▶ _İncelenen metin_:
• • • • •
Çünkü inancın kanıta ihtiyacı yoktur.
Ben  inandım  buna iman ediyorum dersin konu kapanır .
Sorun! Modern insanın Adem ve Havva dan doğma  kardeşlerin üremesi cinsel ilişkiye girmeden nasıl olacak dendiğinde ortaya çıkar .
Oysa  bütün kutsal metinler ensest ilişkiye izin vermez.
 
Dindar zeka, örneğin ;köleci toplumun yaratılış teorisi inancı  ile  modern toplum insanının  bilgisinin çatışma halinde olduğunu ve bu çatışmanın içinde çelişikler barındırdığını görmüyor .
Çünkü kanonik metinlerin en önemli özelliğinin kıssalar, hikayeler, mitolojik unsurlar ile  insanlık tarihi boyunca insan zihninde asırlarca yerleşik bilgi halini gelmiş anlatıları ile muhatap aldığı bedevi Arap’ın zihin kodları ile diyalog kurduğunu düşünemiyor.
Bu anlatımlardaki olayların  bire bir yaşandığını zannediyor.
Bu anlatım dilinin aslında muhatabı olan bedevi Arap zihninin kodlarına uygun metaforik anlatım diyalog dili olduğunu anlamıyor.
Bugünün insanına olduğu gibi bu hikayeleri aktarınca çatışma çıkıyor .
 Diyalektik yöntem kullanılmazsa dünyayı olayları ve toplumları anlamak çok güçtür.
Bu aile içinde böyledir, ekonomik koşullar içinde böyledir, zevkler alışkanlıklar içinde böyledir .
Kopuşlar ve sıçramalar böyle  oluyor…
Kuran ile Mushaf arasındaki ontolojik(metafizik) farkı ve diyalektik ilişkiyi kavrayamıyor  …
İkisini özdeş zannediyor.
• • • • •
▶ _Verilen bilgiler_:
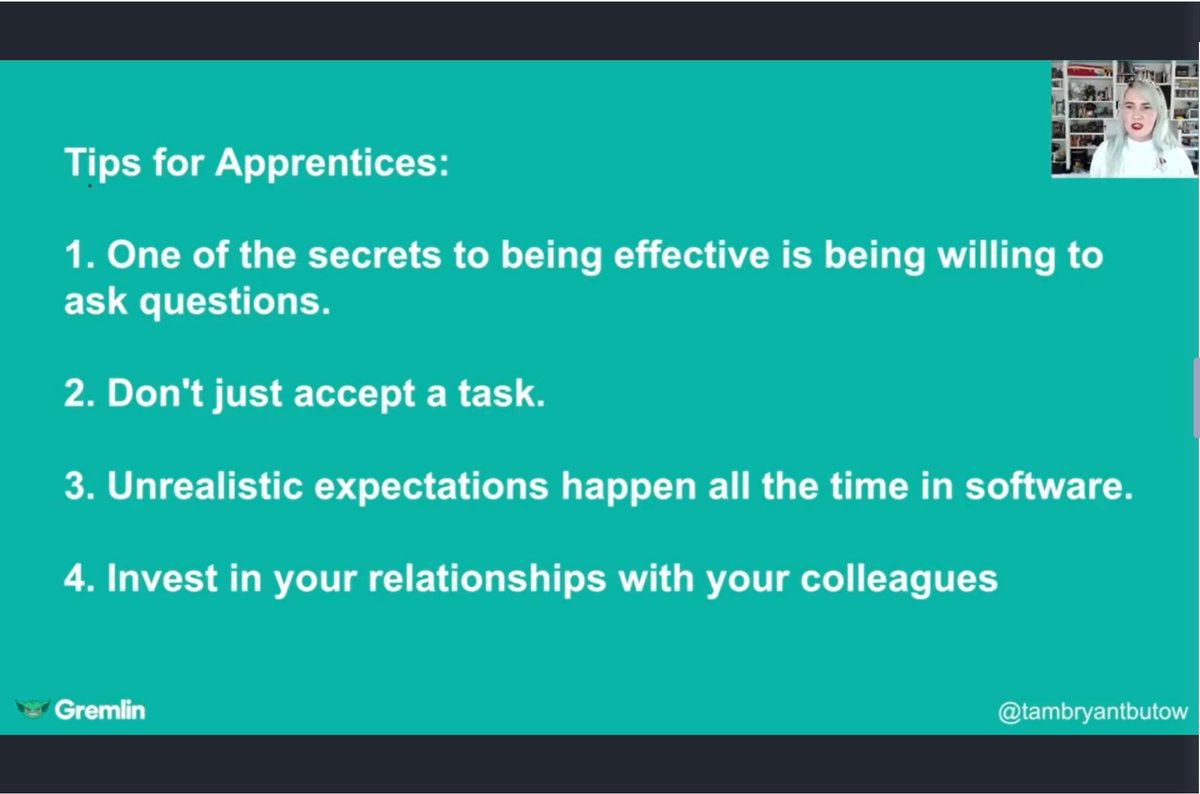 Tips for Apprentices:

1. One of the secrets to being effective is being willing to ask questions.

2. Don't just accept a task.

3. Unrealistic expectations happen all the time in software.

4. Invest in your relationships with your colleagues

Gremlin

@tambryantbutow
• • • • •
İnanç ve kutsal metinler üzerine yazıda "Oysa  bütün kutsal" ile başlayıp "çatışma çıkıyor ." ile biten kısmı hiç değiştirmeden yeniden yazın. Yalnızca metne dayanın.

▶ _Yanıt aşağıda_:
Oysa  bütün kutsal metinler ensest ilişkiye izin vermez.
 
Dindar zeka, örneğin ;köleci toplumun yaratılış teorisi inancı  ile  modern toplum insanının  bilgisinin çatışma halinde olduğunu ve bu çatışmanın içinde çelişikler barındırdığını görmüyor .
Çünkü kanonik metinlerin en önemli özelliğinin kıssalar, hikayeler, mitolojik unsurlar ile  insanlık tarihi boyunca insan zihninde asırlarca yerleşik bilgi halini gelmiş anlatıları ile muhatap aldığı bedevi Arap’ın zihin kodları ile diyalog kurduğunu düşünemiyor.
Bu anlatımlardaki olayların  bire bir yaşandığını zannediyor.
Bu anlatım dilinin aslında muhatabı olan bedevi Arap zihninin kodlarına uygun metaforik anlatım diyalog dili olduğunu anlamıyor.
Bugünün insanına olduğu gibi bu hikayeleri aktarınca çatışma çıkıyor .